Je suis venue pour la première fois dans ce refuge à flanc de falaise en février 2016, pour une formation de professeur de yoga de 200 heures, d’une durée d’un mois, avec Kula Collective. À cette époque, je vivais et travaillais près d’Antigua, au Guatemala, où j’exerçais comme sage-femme dans une clinique locale. Tout au long de mon parcours en maïeutique, la pratique du yoga, des asanas et de la méditation m’a profondément soutenue, me permettant d’accompagner les familles qui donnent naissance avec sécurité et intégrité.
L’art de la sage-femme repose sur des principes très proches : l’incarnation, la présence et une attention empreinte de compassion. Près de sept ans plus tard, alors que je prends soin de Kawoq Forest, j’y apporte l’expérience et la sensibilité acquises dans ce métier.

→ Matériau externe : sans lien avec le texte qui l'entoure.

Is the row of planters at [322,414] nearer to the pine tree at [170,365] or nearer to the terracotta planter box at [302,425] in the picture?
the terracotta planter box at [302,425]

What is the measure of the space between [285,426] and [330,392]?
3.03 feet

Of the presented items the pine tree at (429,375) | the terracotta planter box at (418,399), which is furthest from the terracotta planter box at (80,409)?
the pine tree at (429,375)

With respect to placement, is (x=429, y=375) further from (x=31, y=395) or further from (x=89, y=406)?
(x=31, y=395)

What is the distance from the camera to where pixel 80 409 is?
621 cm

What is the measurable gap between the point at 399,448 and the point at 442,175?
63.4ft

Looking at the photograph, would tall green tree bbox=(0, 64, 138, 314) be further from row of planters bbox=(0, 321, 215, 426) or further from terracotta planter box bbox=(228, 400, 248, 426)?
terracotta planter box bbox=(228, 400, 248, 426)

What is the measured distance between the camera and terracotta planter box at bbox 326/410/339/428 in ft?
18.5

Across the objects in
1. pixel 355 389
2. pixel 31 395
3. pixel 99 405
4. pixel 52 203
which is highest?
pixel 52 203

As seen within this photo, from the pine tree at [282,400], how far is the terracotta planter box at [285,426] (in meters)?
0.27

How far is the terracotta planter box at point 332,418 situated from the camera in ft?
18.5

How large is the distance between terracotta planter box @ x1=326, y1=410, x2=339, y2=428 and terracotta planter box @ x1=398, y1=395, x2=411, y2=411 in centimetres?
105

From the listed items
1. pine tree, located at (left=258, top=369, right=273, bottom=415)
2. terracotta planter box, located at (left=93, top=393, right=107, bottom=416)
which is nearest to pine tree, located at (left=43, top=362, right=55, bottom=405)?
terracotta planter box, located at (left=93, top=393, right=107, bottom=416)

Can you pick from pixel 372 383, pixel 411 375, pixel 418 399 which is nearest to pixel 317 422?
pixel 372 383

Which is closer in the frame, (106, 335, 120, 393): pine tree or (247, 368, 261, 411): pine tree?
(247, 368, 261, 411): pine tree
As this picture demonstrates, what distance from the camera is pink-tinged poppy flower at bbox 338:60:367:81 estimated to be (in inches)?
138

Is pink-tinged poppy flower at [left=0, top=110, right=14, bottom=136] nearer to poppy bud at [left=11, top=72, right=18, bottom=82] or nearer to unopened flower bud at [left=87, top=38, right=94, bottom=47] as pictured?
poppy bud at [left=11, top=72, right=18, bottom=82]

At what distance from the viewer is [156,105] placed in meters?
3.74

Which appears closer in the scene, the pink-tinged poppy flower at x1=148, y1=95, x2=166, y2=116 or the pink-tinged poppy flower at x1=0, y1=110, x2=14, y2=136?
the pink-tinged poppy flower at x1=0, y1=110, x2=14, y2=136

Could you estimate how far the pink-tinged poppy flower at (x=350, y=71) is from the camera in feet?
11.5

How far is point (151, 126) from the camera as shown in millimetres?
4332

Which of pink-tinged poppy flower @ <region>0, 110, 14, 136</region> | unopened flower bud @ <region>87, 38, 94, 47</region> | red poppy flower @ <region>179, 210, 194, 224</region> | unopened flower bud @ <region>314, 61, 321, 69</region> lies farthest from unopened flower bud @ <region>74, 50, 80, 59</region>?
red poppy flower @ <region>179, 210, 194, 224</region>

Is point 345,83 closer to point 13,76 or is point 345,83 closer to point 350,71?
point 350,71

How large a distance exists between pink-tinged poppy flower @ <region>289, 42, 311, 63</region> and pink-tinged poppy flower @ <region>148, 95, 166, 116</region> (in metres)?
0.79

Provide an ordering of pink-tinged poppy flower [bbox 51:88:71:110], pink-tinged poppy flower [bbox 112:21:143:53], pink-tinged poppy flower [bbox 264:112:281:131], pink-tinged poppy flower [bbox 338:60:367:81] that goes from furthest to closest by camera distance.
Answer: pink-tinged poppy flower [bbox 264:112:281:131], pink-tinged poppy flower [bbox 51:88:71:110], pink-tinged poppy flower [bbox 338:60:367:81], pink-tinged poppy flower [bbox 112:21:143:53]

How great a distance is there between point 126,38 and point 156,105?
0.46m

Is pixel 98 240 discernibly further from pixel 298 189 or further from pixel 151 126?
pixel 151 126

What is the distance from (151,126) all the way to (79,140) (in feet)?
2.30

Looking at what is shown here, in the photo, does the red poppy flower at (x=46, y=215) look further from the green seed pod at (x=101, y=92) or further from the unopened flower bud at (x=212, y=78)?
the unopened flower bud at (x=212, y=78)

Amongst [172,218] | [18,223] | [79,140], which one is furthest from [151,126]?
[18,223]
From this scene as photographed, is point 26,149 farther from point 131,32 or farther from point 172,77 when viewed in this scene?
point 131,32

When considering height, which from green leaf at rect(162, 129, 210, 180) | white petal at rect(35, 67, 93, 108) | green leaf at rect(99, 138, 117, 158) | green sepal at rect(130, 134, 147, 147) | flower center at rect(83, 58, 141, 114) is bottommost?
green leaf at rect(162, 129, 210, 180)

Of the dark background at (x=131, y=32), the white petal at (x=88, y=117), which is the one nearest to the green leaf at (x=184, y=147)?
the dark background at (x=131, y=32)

Je considère Kawoq Forest comme une entité écologique aux multiples dimensions, qui demande la même présence dévouée et le même respect que n’importe quelle famille en naissance ou nouveau-né. Je m’engage à poursuivre l’héritage transformateur de la forêt, en tant que lieu de rassemblement sacré où des personnes de toutes nations et de tous genres peuvent venir jouer, prier et se ressourcer.
Mon plus grand rêve est de pouvoir soutenir financièrement mon travail d’accompagnement à la naissance, ainsi que celui d’autres sages-femmes autochtones, grâce à la forêt, afin que les familles puissent recevoir des soins paisibles et sûrs, quelle que soit leur situation économique.